[EXTRAIT DU DOCUMENT]:
■ ■ ■ ■

LPSTORY – LE MANS 55, LA TRAGÉDIE

Samedi 11 juin 1955. Une date à jamais marquée dans l’Histoire du Sport. Non pour un exploit, non pour un record, non pour une victoire. Mais pour une défaite, celle de la sécurité. Pour une tragédie, celle des 24 Heures du Mans. La grande institution qu’est la course d’endurance des 24 Heures du Mans, créée en 1923, a connu plusieurs accidents, plus ou moins mortels. Mais un accident aura été la goutte d’eau qui aura fait déborder le vase de la sécurité des Grands Prix de l’Époque. Un accident qui aura eu lieu en France, dans l’une des épreuves les plus mythiques, et qui aura coûté la vie à plus de quatre-vingts personnes.

Pourtant, en 1955, le plateau des 24 Heures du Mans était bien rempli et avait tous les ingrédients pour une bataille titanesque : cinq Ferrari, trois Mercedes, trois Jaguar et deux Maserati pour la catégorie reine. La première heure de course aura été rugueuse sous un soleil de plomb, avec une bataille à trois entre Jaguar, Mercedes et Ferrari pour la première place. Fangio, Moss, Hawthorn, Levegh, du bon monde, et une édition qui promettait d’être sensationnelle. Elle sera dramatique.

■ ■ ■ ■

[MATÉRIEL FOURNI]:
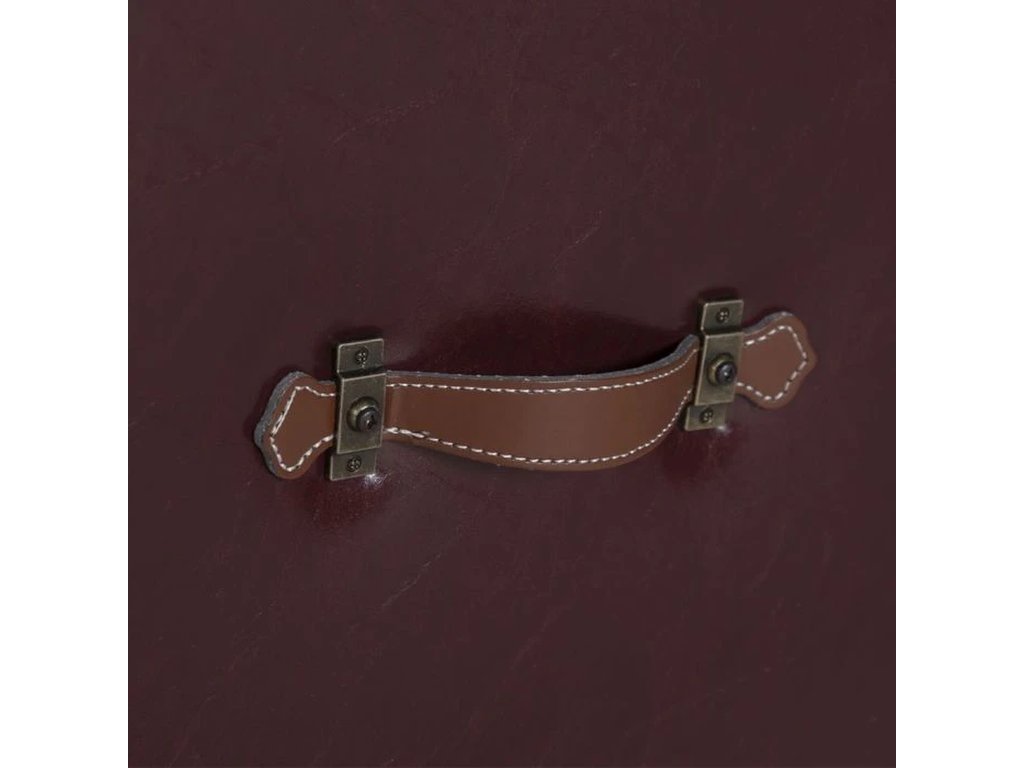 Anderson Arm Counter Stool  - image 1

■ ■ ■ ■

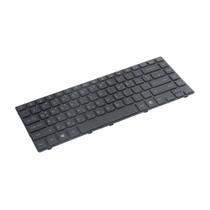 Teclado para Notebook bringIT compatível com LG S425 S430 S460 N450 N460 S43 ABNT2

■ ■ ■ ■

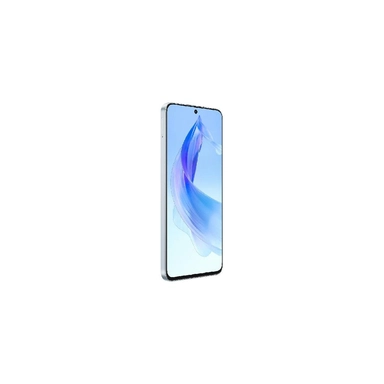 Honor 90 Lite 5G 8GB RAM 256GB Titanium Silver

■ ■ ■ ■

[EXERCICE]: Reprenez le texte sur la tragédie des 24 Heures du Mans de 1955 là où il s'arrête et poursuivez-le.

[RÉPONSE ATTENDUE]:
Il était 18h28, plus de deux heures après le départ, quand le drame s’est joué. Hawthorn avait pris la tête de la course depuis le départ, et était talonné par l’as des as, une grande star de l’époque, Juan Manuel Fangio qui, après avoir raté son départ, a claqué record du circuit sur record de circuit pour revenir sur la tête de course. Le voilà revenu en seconde position, non loin du Britannique. Au niveau des stands, là où les voitures voient leurs roues être remplacés, et les pilotes également, les spectateurs se massaient tout autour afin d’apercevoir leurs héros, leurs légendes. Perchés sur des escabeaux, ou installés dans les tribunes, des milliers de passionnés étaient présents sur le circuit.

Mike Hawthorn, sur la Jaguar, enchaîne les tours, et dépasse Lance Macklin, qui concède un tour de retard. Hawthorn se met alors sur la droite et semble lever la main pour signaler qu’il active son frein à main afin de rentrer au stand. Mais Macklin ne le voit que trop tard. Pour l’éviter, il réalise un brusque coup de volant sur la gauche, et freine, si bien qu’il bloque ses roues. Il perd le contrôle de son véhicule, qui se retrouve en plein milieu de la piste de danse. Le Français Pierre Levegh, sur sa Mercedes, ne peut rien faire pour l’éviter, alors qu’il est lancé à plus de 250 km/h. L’Austin de Macklin ayant un arrière-train plutôt rond, sert de tremplin à la Mercedes de Levegh. Elle décolle, et s’écrase sur le muret qui séparait la piste des tribunes. Dès qu’elle retombe, la Mercedes explose littéralement. Pierre Levagh meurt sur le coup.

Autour de cette funeste Mercedes, c’est le chaos. Des débris se transforment en missile sur les spectateurs : le train avant, l’aérofrein et le moteur se transforment en véritables projectiles, et tracent un sanctuaire dans les tribunes : plus de soixante-dix spectateurs meurent sur le coup. L’Austin de Macklin, elle, déséquilibrée, part en toupie vers la voie des stands. Elle tue sur le coup deux autres personnes : un journaliste et un commissaire de course ; un gendarme mourra de ses blessures quelques jours plus tard.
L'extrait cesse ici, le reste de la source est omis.